=== Task objective ===
Write out only the lines running from the one that contains "What is the distance from where" to the end of the material, both ends included.

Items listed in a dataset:
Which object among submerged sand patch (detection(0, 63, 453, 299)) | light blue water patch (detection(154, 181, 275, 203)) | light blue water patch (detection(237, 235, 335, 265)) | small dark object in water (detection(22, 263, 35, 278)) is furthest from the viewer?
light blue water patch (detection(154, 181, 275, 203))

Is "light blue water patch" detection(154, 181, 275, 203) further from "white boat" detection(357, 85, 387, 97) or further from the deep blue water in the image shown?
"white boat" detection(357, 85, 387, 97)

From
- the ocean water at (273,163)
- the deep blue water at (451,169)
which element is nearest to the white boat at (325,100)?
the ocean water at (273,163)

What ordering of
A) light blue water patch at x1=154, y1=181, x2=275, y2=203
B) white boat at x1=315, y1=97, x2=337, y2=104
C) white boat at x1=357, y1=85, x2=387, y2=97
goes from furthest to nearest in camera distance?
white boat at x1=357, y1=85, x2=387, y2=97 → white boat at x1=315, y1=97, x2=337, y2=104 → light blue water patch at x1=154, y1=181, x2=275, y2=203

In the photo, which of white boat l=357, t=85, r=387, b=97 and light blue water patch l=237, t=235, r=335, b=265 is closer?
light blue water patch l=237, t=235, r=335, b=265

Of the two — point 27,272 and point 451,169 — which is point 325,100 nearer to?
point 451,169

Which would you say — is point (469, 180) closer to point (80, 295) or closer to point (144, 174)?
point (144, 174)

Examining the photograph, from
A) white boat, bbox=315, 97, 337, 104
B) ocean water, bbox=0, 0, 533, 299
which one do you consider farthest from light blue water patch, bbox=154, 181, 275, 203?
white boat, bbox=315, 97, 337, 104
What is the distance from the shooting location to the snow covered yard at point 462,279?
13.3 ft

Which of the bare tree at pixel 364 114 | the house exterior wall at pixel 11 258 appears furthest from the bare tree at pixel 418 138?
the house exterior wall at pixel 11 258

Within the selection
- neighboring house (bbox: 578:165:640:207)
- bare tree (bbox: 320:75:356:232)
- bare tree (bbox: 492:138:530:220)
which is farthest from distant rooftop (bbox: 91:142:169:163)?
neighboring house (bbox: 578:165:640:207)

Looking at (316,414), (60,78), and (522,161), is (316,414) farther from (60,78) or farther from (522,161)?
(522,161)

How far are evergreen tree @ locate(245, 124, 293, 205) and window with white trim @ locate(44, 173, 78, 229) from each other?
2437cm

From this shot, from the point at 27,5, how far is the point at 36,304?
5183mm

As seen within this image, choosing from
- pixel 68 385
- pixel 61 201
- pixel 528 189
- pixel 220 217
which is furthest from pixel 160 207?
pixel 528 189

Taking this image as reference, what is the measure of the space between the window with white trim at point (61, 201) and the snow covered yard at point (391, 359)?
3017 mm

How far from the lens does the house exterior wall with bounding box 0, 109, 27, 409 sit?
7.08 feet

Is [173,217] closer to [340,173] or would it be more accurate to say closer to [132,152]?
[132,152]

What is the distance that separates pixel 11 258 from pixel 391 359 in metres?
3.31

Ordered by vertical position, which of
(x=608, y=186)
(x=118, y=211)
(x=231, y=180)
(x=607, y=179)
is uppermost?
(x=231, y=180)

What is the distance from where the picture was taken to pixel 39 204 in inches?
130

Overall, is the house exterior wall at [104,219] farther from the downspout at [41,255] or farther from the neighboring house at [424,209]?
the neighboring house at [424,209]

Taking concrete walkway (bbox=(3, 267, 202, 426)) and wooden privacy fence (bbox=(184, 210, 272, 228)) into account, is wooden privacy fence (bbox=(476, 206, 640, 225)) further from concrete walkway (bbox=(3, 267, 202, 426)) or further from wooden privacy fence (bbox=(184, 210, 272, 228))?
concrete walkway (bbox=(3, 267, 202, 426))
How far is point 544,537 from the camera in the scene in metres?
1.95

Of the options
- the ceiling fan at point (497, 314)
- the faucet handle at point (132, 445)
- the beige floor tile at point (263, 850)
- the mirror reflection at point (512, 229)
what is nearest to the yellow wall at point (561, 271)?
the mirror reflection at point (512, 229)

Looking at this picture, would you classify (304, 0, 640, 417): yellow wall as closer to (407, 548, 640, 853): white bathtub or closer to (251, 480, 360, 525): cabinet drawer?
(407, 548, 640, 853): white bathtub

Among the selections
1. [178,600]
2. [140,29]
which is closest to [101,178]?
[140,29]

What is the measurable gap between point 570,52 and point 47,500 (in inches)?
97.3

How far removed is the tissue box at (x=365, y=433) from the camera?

=== Full output ===
What is the distance from where the picture was taken to pixel 39 204 in inches?
130

Overall, is the house exterior wall at [104,219] farther from the downspout at [41,255] or farther from the neighboring house at [424,209]?
the neighboring house at [424,209]

Taking concrete walkway (bbox=(3, 267, 202, 426)) and wooden privacy fence (bbox=(184, 210, 272, 228)) into account, is wooden privacy fence (bbox=(476, 206, 640, 225)) further from concrete walkway (bbox=(3, 267, 202, 426)) or further from wooden privacy fence (bbox=(184, 210, 272, 228))?
concrete walkway (bbox=(3, 267, 202, 426))
How far is point 544,537 from the camera in the scene in metres?
1.95

Of the options
- the ceiling fan at point (497, 314)
- the faucet handle at point (132, 445)
- the beige floor tile at point (263, 850)
- the mirror reflection at point (512, 229)
what is nearest to the yellow wall at point (561, 271)?
the mirror reflection at point (512, 229)

Looking at this picture, would you classify (304, 0, 640, 417): yellow wall as closer to (407, 548, 640, 853): white bathtub or closer to (251, 480, 360, 525): cabinet drawer?
(407, 548, 640, 853): white bathtub

Among the selections
1. [178,600]
2. [140,29]
which is closest to [101,178]?
[140,29]

What is the measurable gap between point 570,52 and point 47,500 (in inches)?
97.3

How far removed is the tissue box at (x=365, y=433) from the camera?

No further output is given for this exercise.